Let $O(n)$ be the isometry group of an inner product space on $\mathbb{R}^n$ with the induced norm $||\cdot||$ and induced metric $d$. As a curiosity, is it possible to show that $O(n)$ has exactly two connected components and to characterize these, without using determinants?
One possible approach could be based on the Cartan-Dieudonne Theorem: we could try to show that isometries requiring an at most even vs. at most odd number of reflections across hyperplanes form two disjoint classes. There's a constructive proof of the theorem that doesn't use determinants here by Aragon-Gonzalez et al. Though I'm rather lost how to exactly carry out this procedure.
Here's one approach. By the spectral theorem, every orthogonal matrix $X$ has an orthonormal basis of eigenvectors $v_i$ over $\mathbb{C}$. By considering the action of $X$ on pairs $\{ v_i, \overline{v_i} \}$ you can show that this implies that $X$ is conjugate, in $O(n)$, to a block matrix whose blocks are $2 \times 2$ matrices in $O(2)$ or, when $n$ is odd, a $1 \times 1$ block with entries $\pm 1 \in O(1)$.

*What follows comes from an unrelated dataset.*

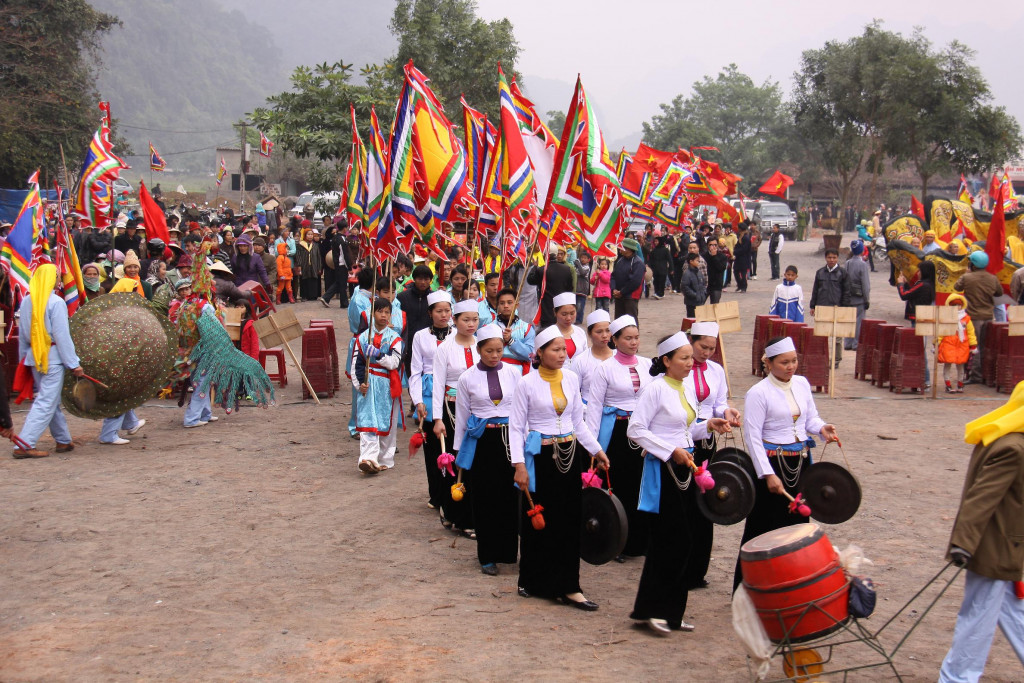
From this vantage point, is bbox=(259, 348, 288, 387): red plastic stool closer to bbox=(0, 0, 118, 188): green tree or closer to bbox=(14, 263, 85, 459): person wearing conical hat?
bbox=(14, 263, 85, 459): person wearing conical hat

Now $O(1) = \{ \pm 1 \}$ certainly two connected components. It's also not hard to see that $O(2)$ has two connected components given by the rotations and the reflections. Now we have a natural invariant of a block matrix as above to consider, which is the number of reflections that appear in it. You can show that a direct sum of two reflections is conjugate to a direct sum of two rotations, and consequently when $n \ge 3$ there are two cases:
Edit (9/11/19): Mea culpa; this argument is incomplete. It doesn't show that the reflections are actually disconnected from the rotations, just that there are at most two connected components. We can argue that the image of the exponential map generates the connected component of the identity, then try to show that the product of two rotations is another rotation, but I don't see a clean way to do this off the top of my head.

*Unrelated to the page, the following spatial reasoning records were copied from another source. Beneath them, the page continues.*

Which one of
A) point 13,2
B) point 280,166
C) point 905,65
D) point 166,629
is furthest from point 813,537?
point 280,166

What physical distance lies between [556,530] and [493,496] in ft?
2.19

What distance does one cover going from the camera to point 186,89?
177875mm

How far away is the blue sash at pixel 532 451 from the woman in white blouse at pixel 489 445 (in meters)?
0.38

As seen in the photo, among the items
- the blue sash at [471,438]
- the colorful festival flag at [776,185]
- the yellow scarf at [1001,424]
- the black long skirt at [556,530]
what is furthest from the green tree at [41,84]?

Here's another approach. The idea is to use inductively the action of $O(n)$ on the sphere $S^{n-1}$, which produces a sequence of fiber bundles
$$O(n-1) \to O(n) \to S^{n-1}.$$
Associated to each of these is a long exact sequence in homotopy
$$\dots \to \pi_1(S^{n-1}) \to \pi_0(O(n-1)) \to \pi_0(O(n)) \to \pi_0(S^{n-1})$$
which, using the fact that $S^{n-1}$ is simply connected for $n \ge 3$, implies that the map $\pi_0(O(n-1)) \to \pi_0(O(n))$ is an isomorphism for $n \ge 3$. Thus, as above, it suffices to check the number of connected components of $O(1)$ and $O(2)$ to get the result in general. (Usually these long exact sequences are used to compute the fundamental group and higher homotopy groups of the $O(n)$.)